Achmad Sukamto di Samarinda, Kalimantan Timur (Kaltim), Sabtu, mengatakan hingga saat ini Samarinda menjadi salah satu daerah di Kaltim yang belum memiliki layanan bus kota terintegrasi.

"Kewajiban penyediaan angkutan umum diatur jelas dalam Pasal 138 ayat 1 UU Nomor 22 Tahun 2009 tentang Lalu Lintas dan Angkutan Jalan," kata Sukamto.

Ia menambahkan untuk operasionalnya, DPRD mengusulkan skema Buy The Service (BTS) atau beli layanan.

Melalui pola tersebut, ia mengatakan Pemkot Samarinda akan membayar pihak ketiga sebagai operator berdasarkan hitungan rupiah per kilometer, sedangkan Dinas Perhubungan (Dishub) Samarinda bertindak sebagai pengawas teknis.

Anggota Komisi III DPRD Samarinda Andriansyah menambahkan pihaknya telah melakukan studi banding ke Batam dan Banjarmasin untuk mempelajari efektivitas sistem BTS tersebut.
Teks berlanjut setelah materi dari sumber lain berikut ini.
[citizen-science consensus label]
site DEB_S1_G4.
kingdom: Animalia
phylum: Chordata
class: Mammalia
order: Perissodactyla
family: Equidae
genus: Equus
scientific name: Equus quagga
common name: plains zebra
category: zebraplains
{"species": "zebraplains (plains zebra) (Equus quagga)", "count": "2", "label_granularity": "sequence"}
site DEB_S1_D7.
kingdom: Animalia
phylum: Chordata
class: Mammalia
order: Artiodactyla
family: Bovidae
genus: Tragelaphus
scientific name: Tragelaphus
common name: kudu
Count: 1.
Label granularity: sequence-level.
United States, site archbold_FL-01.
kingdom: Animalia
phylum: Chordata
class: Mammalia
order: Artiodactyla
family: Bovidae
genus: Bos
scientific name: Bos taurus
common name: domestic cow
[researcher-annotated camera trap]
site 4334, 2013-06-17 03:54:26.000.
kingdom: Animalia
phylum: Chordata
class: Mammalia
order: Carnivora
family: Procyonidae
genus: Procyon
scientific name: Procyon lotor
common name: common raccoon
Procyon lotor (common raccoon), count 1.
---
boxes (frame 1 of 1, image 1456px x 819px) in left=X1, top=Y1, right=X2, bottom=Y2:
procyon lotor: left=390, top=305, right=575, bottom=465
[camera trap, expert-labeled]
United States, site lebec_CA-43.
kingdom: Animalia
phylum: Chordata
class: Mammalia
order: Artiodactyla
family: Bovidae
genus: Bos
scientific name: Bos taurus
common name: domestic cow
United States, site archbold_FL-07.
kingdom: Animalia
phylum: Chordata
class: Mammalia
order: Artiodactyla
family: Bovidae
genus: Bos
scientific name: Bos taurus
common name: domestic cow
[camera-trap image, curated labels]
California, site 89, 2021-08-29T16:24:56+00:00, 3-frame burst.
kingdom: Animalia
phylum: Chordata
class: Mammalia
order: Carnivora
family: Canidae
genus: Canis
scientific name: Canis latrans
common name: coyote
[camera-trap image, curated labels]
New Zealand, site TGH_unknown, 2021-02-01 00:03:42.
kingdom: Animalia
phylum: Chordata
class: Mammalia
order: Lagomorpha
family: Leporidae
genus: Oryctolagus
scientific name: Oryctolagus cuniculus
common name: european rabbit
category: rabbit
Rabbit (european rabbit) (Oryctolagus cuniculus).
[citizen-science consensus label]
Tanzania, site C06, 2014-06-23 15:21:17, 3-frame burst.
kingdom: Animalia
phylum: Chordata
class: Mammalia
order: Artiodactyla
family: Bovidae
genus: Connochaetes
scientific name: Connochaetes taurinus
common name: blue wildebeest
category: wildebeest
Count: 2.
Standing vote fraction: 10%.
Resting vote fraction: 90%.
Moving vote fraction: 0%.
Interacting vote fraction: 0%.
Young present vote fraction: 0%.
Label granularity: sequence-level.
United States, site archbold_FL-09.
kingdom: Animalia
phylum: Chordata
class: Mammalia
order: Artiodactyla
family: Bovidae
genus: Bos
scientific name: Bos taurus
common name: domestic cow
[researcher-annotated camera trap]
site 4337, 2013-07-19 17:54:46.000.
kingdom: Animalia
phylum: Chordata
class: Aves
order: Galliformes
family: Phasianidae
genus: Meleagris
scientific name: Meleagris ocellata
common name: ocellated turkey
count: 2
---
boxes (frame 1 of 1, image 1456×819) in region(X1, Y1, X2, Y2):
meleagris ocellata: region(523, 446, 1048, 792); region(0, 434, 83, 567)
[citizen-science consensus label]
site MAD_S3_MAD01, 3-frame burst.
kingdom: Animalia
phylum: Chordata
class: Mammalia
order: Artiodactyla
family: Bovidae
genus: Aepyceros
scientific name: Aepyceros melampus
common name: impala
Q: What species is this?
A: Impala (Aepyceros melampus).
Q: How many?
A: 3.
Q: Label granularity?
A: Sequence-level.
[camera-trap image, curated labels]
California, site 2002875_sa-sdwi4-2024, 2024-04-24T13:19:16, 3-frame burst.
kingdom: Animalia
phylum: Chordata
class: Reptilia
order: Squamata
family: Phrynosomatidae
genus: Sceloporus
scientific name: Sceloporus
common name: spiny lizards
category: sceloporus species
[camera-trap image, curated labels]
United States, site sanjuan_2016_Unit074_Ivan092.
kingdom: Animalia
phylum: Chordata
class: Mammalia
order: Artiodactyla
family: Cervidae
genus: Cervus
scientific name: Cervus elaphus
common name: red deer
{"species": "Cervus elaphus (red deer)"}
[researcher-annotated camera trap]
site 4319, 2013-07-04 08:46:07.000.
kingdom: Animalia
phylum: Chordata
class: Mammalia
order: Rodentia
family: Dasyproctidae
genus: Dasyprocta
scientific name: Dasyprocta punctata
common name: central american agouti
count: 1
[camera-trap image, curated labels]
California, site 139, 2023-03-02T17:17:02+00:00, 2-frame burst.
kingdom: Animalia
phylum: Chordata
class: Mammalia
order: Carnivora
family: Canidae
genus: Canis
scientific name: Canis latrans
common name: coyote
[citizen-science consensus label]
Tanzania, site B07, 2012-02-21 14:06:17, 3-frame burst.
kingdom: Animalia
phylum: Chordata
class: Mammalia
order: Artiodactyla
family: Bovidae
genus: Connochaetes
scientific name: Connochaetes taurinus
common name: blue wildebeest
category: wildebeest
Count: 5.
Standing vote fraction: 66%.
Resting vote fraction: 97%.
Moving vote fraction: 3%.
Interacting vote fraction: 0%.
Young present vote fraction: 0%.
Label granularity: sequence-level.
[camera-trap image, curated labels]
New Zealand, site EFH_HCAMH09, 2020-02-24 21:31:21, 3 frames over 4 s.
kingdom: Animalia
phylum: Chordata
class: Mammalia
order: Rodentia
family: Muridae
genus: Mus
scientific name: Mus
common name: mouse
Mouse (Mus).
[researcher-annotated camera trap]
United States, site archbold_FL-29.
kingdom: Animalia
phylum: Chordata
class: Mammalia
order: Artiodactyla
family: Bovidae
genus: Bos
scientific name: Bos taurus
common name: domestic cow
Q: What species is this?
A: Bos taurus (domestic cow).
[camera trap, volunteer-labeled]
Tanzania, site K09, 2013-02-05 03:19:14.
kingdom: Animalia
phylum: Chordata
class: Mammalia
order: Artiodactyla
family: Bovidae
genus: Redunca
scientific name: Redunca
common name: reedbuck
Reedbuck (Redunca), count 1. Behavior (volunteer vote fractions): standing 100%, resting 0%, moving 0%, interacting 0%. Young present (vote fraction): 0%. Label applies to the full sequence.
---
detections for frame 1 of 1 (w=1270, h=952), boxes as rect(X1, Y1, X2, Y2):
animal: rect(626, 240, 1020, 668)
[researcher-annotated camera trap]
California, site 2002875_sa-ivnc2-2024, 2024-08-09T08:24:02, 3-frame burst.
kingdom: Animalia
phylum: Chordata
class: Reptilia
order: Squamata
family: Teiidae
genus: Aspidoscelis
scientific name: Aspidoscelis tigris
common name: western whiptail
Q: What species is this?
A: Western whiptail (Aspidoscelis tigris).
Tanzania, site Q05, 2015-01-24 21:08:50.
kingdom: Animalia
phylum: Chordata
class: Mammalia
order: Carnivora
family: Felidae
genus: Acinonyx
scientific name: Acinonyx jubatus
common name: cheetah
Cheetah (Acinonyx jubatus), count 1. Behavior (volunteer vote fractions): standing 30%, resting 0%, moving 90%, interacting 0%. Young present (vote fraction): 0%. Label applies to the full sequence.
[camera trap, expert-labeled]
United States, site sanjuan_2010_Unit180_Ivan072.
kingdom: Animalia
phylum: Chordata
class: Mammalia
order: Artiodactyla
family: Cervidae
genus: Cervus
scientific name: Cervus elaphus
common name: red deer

Berdasarkan kajian itu, kebutuhan anggaran diestimasi mencapai Rp30 miliar per tahun untuk mendanai dua koridor awal atau sekitar Rp15 miliar per trayek.

Pada tahap uji coba 2027, Trans Samarinda direncanakan melayani dua rute utama. Rute pertama menghubungkan Big Mall menuju Pasar Pagi via Jembatan 1, sedangkan rute kedua melayani jalur lingkar dalam kota.

Tarifnya dipatok flat Rp5.000 dengan sistem pembayaran utama menggunakan QRIS, meski opsi tunai tetap disediakan.

Kehadiran Trans Samarinda diharapkan menjadi solusi konkret untuk meremajakan angkutan kota (angkot) yang usang, mengurai kemacetan, serta menyediakan transportasi aman bagi pelajar di Kota Tepian tersebut.

Sementara itu, Kepala Dishub Kota Samarinda Hotmarulitua Manalu menyambut positif rencana tersebut.

Menurut dia, intervensi transportasi publik sudah sangat mendesak seiring pertumbuhan kendaraan pribadi yang tidak sebanding dengan panjang jalan.

"Langkah ini juga dinilai efektif menekan angka kecelakaan dan parkir liar," kata Manalu.

Manalu menegaskan bahwa Dishub telah mematangkan konsep pengelolaan berbasis BTS agar kontrol kualitas dan Standar Pelayanan Minimal (SPM) tetap berada di tangan pemerintah.

Untuk menekan beban APBD, Dishub merancang inovasi pembiayaan kreatif, salah satunya melalui komersialisasi hak penamaan halte (naming rights) dan ruang iklan kepada sektor swasta yang nantinya masuk sebagai Pendapatan Asli Daerah (PAD).